Typically the number of bits for an int is needed because it is encoding some sort of object flags. Why do you need assurances on the precision of your floats? In most cases I've seen people tend to overstate the importance of the sizes of random variables. Often you'd be better off using the machine's default word size than trying to squeeze out 3 bytes of memory or arbitrarily using 32 bit values. – Tello 26/8, 2009 at 1:9

@Andrew-Khosravian I'm writing a scripting language, and I'd like to be able to make type-size guarantees to my users. That makes code written in my scripting language more portable. – Kwok 26/8, 2009 at 1:35

Portability is fine, but you need to draw the line somewhere - after all, you're probably not expecting your scripting language to run on a PDP-11. Very few platforms do not support IEEE 754, and if that is supported, then it is a reasonable assumption that double is indeed 64 bits (since it's a double-precision floating point value) - and on the off chance that it is not, build in a sanity check so users can report it and you can handle that platform separately. If the platform doesn't support IEEE 754, you're not going to get that representation anyway unless you implement it yourself. – Barracks 26/8, 2009 at 2:50

int is guaranteed to be at least 16 bits, and long int at least 32 bits (although it's actually defined in terms of the range of values representable) - so if you want a variable that can store any integer from -2147483647 to 2147483647, long int is fine. – Afrikah 26/8, 2009 at 7:16

@Afrikah And if I want a variable that can store exactly 32 bits cross-platform? int32_t. – Kwok 26/8, 2009 at 15:53

@Michael Madsen I'm probably going to end up using the builtin double and handling problems when I come to them as you suggest. But I can't accept comments, only answers... – Kwok 26/8, 2009 at 15:55

I'll copy the comment into my answer, and answer your C++ question as well. – Barracks 26/8, 2009 at 16:54

Imagist: Sure, but if you're using it to provide a data type to your scripting language then there's not much practical difference (remembering that signed integer overflow, even in an int32_t, is undefined behaviour - so "exactly 32 bits" doesn't give you any properties you can take advantage of in this context). – Afrikah 27/8, 2009 at 14:31

Possible duplicate of Fixed-size floating point types – Worldshaking 6/5, 2019 at 8:23

According to the current C99 draft standard, annex F, that should be double.

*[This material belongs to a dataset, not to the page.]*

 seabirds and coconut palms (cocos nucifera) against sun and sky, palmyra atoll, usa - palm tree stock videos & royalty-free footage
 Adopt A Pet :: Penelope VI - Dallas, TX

Of course, this is assuming your compilers meet that part of the standard.

For C++, I've checked the 0x draft and a draft for the 1998 version of the standard, but neither seem to specify anything about representation like that part of the C99 standard, beyond a bool in numeric_limits that specifies that IEEE 754/IEC 559 is used on that platform, like Josh Kelley mentions.

Very few platforms do not support IEEE 754, though - it generally does not pay off to design another floating-point format since IEEE 754 is well-defined and works quite nicely - and if that is supported, then it is a reasonable assumption that double is indeed 64 bits (IEEE 754-1985 calls that format double-precision, after all, so it makes sense).

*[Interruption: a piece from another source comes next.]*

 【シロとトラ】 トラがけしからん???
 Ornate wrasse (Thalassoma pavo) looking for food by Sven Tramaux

On the off chance that double isn't double-precision, build in a sanity check so users can report it and you can handle that platform separately. If the platform doesn't support IEEE 754, you're not going to get that representation anyway unless you implement it yourself.

Barracks answered 26/8, 2009 at 1:11 Comment(3)

I disagree that IEEE 754 works quite nicely, it is well entrenched so there is not much that can be done about ot. I do agree that what you want is double and you want to add a sanity check that will fail if someone finds a compiler that has a double that is the wrong size. – Basia 28/8, 2009 at 20:3

@dwelch: I'm not saying it doesn't have it's share of issues, or that it is always the best choice, but unless you have a need to be extremely precise or otherwise have very specialized needs when it comes to floating-point, IEEE 754 tends to do the trick, without being exceptionally slow. – Barracks 28/8, 2009 at 21:51

agreed, the format is fine it is all the rules on rounding and exceptions that are the problem, making it so that few if any implementations are correct. Something between IEEE 754 and the TI DSP format would be idea as the TI DSP format has zero features (but is super fast and easy to implement and get right) – Basia 29/8, 2009 at 16:12

While I don't know of a type that guarantees a particular size and format, you do have a few options in C++. You can use the <limits> header and its std::numeric_limits class template to find out the size of a given type, std::numeric_limits::digits tells you the number of bits in the mantissa, and std::numeric_limits::is_iec559 should tell you whether the type follows the IEEE format. (For sample code that manipulates IEEE numbers at the bit level, see the FloatingPoint class template in Google Test's gtest-internal.h.)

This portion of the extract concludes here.